* What is asked *
1. In the forum thread, to whom is the remark "Thin people are beautiful,but fat people are adorable" attributed?
2. Quote the forum thread from "7. ABS OF FLAB" up to and including "dragorat (Nov 23, 2009)".
3. Continue the forum thread from the point at which it ends.

I like this one, too: 16. "Thin people are beautiful,but fat people are adorable" -Jackie Gleason I know just what he means, a lot of thin people are pretty, in an elegant, look-but-don't-touch sort of way, but chubby folks are just so cute and much more squeezable.
And now for a few of my own:
1. (On one side) "Thin is NOT in" picture of stick figure with frowny face :-( (On other side) "Fat is where it's at!" picture of nice, plump person with BIG smiley face )) ( ))=extra chins)
2. FAT IS PHAT!!!
3. For the pear-shaped women:Hips are hip!
4. Proud member of The Butts 'N Guts Club
5. On the back of shorts: Say "Cottage Cheese!"
6. Of course I want fries with that!
7. ABS OF FLAB (I've always joked that if I ever make a workout video (ick) that's what I'd call it)
8. I'm not pregnant...But I was "expecting" you to ask
9. I'm not pregnant...And I didn't swallow a beach ball, either!
10. Get PLUMP or get DUMPED
11. It's all about FATITUDE!
12. Or simply "SIZE MATTERS"


----------



## dragorat (Nov 23, 2009)

*A personal saying I created as a closing when I was an Op in IRC....(Front) The body is just the package that holds the true gift of the soul...(Back) Some of just have bigger packages!*


----------



## Sweet Tooth (Nov 23, 2009)

It's my classic summer avatar in chat:

*I'm not fat. I'm pregnant with ice cream's baby.​*
:happy::happy:


----------



## Heavy_Cream (Nov 23, 2009)

* Data lines *
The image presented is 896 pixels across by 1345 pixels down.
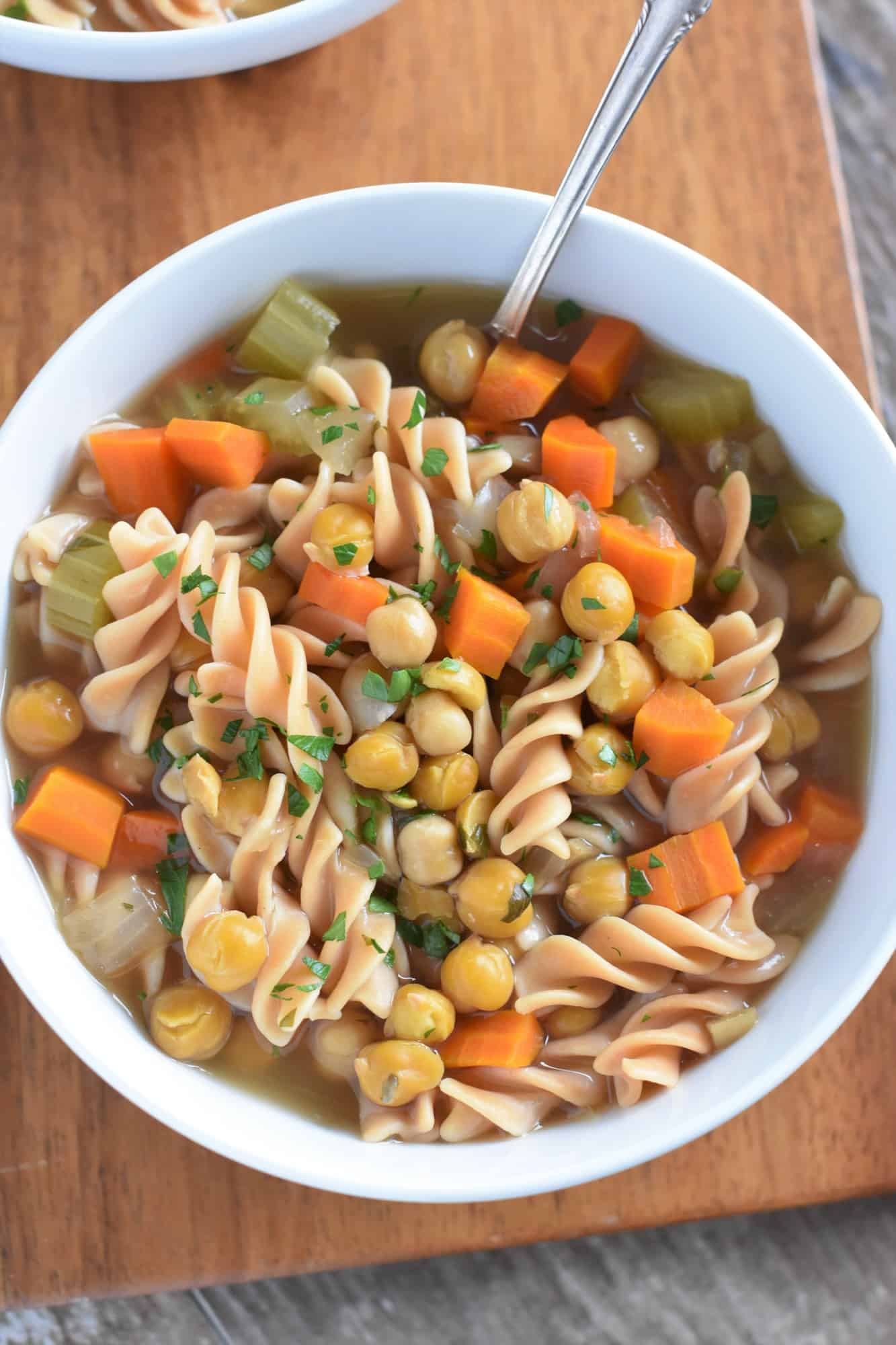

* Responses *
1. Jackie Gleason

2.
7. ABS OF FLAB (I've always joked that if I ever make a workout video (ick) that's what I'd call it)
8. I'm not pregnant...But I was "expecting" you to ask
9. I'm not pregnant...And I didn't swallow a beach ball, either!
10. Get PLUMP or get DUMPED
11. It's all about FATITUDE!
12. Or simply "SIZE MATTERS"


----------



## dragorat (Nov 23, 2009)

3.
I can't remember the exact words of it but I think I saw it at Cafe' Press or Zazzle..."If she's not 280, she's not a lady"...

And has this one been said? "I don't skinny dip, I chunky dunk."


----------



## Astarte (Nov 25, 2009)

I have guts.


----------



## Ho Ho Tai (Nov 25, 2009)

I've said to Mrs Ho Ho a number of times:

"The bigger you are, the harder I fall" (alternated with "the harder I get")


----------



## TallFatSue (Nov 25, 2009)

Can't remember where I heard this but I love it:

"Good things may come in small packages, but large packages hold more."


----------



## shinyapple (Nov 25, 2009)

A friend of mine actually owns a shirt (and has worn it in Vegas) :

"Which way to the buffet?"

and I used to have a sticker on the back window of my car that said:

"I'M the fat lady and I ain't singing shit!"

It was always funny to see people squinting and then laughing after reading it while sitting in traffic. It also meant my sister never wanted to borrow my car :happy: I would totally wear it if it was made into a shirt!


----------



## missy_blue_eyez (Nov 25, 2009)

My personal fave is on a t-shirt worn by Velvet D'Amour saying 

'Please feed the models'

I _need_ to own that shirt!


----------



## Oldtimer76 (Nov 26, 2009)

Velvet is cool!

Love her vid with Sasha so much:bow:


----------



## DJ_S (Nov 26, 2009)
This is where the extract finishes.